The input JSON file should contain the databases you would like to query (DATABASE_LIST), the query type, either "strict" or "full", (NCBI_QUERY_TYPE), the query list (QUERY_LIST), and the modifier list (MODIFIER_LIST) and your NCBI email (NCBI_EMAIL). The NCBI email is not required. Example structure:

{
    "DATABASE_LIST": [
        "pubmed", "pmc"
    ],
    "NCBI_QUERY_TYPE": "full", 
    "NCBI_EMAIL": "my_email@domain.com",
    "QUERY_LIST": [
        "thermal proteome profiling",
        "ketamine",
        "dexmedetomidine",
        "etomidate"
    ],
    "MODIFIER_LIST": [
        "xenopus",
        "xenopus laevis",
        "ketamine",
        "dexmedetomidine",
        "etomidate",
        "zebrafish",
        "danio rerio",
        "human",
        "homo sapiens",
        "mouse",
        "mus musculus",
        "anesthetic"

REQUIREMENT A —
According to the JSON input file passage, which two values can the query type take?
The records that follow have no connection to the JSON input file passage.

DATA SHOWN —

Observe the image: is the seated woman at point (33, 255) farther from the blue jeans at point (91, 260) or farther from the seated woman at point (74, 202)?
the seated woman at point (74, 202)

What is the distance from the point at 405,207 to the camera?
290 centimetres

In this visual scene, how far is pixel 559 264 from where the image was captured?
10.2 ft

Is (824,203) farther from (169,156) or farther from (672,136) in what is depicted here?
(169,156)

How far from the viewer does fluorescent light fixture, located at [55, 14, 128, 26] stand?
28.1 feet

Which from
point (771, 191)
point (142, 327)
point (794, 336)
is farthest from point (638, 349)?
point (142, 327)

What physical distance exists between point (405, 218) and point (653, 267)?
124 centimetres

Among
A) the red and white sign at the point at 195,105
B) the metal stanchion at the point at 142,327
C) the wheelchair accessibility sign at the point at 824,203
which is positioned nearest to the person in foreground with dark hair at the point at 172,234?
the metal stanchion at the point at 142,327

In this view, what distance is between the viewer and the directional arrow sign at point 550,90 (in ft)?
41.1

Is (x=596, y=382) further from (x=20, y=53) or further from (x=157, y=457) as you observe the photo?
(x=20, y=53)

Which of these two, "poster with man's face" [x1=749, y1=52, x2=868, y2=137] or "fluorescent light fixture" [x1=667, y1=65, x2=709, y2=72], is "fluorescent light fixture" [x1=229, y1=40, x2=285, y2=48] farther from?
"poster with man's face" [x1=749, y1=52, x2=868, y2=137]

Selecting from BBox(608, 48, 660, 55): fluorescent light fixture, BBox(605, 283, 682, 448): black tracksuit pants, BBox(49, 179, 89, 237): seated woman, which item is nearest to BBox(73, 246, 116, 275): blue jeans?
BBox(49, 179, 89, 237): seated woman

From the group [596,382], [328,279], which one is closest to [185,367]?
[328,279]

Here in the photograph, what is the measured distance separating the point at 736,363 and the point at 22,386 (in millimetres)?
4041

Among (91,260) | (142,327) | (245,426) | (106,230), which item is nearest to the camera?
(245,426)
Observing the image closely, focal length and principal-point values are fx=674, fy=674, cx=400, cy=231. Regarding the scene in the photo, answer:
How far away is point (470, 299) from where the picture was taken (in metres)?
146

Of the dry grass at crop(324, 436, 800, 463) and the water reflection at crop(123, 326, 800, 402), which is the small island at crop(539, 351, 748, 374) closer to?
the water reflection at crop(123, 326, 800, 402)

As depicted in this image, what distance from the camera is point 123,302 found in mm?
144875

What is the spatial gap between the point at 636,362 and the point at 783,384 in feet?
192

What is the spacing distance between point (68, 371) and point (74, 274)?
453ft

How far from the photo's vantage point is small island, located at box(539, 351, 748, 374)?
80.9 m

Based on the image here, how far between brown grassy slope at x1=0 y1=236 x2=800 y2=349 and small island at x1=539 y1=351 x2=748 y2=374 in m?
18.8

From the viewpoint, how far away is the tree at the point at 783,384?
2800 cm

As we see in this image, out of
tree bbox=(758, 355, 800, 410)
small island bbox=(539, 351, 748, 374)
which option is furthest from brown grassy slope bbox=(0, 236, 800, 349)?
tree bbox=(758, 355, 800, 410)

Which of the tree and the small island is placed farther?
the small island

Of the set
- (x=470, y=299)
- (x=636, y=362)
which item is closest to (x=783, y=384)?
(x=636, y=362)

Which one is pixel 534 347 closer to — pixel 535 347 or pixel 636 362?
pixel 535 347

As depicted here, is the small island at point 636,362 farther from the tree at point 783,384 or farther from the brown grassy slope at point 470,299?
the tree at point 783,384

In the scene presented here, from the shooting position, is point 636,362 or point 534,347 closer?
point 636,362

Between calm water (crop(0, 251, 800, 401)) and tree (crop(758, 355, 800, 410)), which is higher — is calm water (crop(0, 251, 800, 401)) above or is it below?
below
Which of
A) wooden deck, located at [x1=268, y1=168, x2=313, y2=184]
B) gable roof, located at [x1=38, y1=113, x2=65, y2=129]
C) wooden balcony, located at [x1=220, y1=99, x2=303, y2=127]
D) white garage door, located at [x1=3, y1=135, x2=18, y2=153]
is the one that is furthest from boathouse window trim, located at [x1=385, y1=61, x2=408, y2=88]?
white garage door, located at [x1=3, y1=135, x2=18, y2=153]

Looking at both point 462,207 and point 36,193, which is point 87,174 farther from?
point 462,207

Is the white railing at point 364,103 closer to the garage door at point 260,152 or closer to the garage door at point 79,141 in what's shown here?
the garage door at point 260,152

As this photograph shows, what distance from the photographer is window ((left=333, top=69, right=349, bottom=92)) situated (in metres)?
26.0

REQUIREMENT B —
Pull out every line of the records that contains the string "crop", matching case exactly.

TASK RESPONSE A —
"strict" or "full"

TASK RESPONSE B —
Of the dry grass at crop(324, 436, 800, 463) and the water reflection at crop(123, 326, 800, 402), which is the small island at crop(539, 351, 748, 374) closer to?
the water reflection at crop(123, 326, 800, 402)
Between calm water (crop(0, 251, 800, 401)) and tree (crop(758, 355, 800, 410)), which is higher — is calm water (crop(0, 251, 800, 401)) above or is it below?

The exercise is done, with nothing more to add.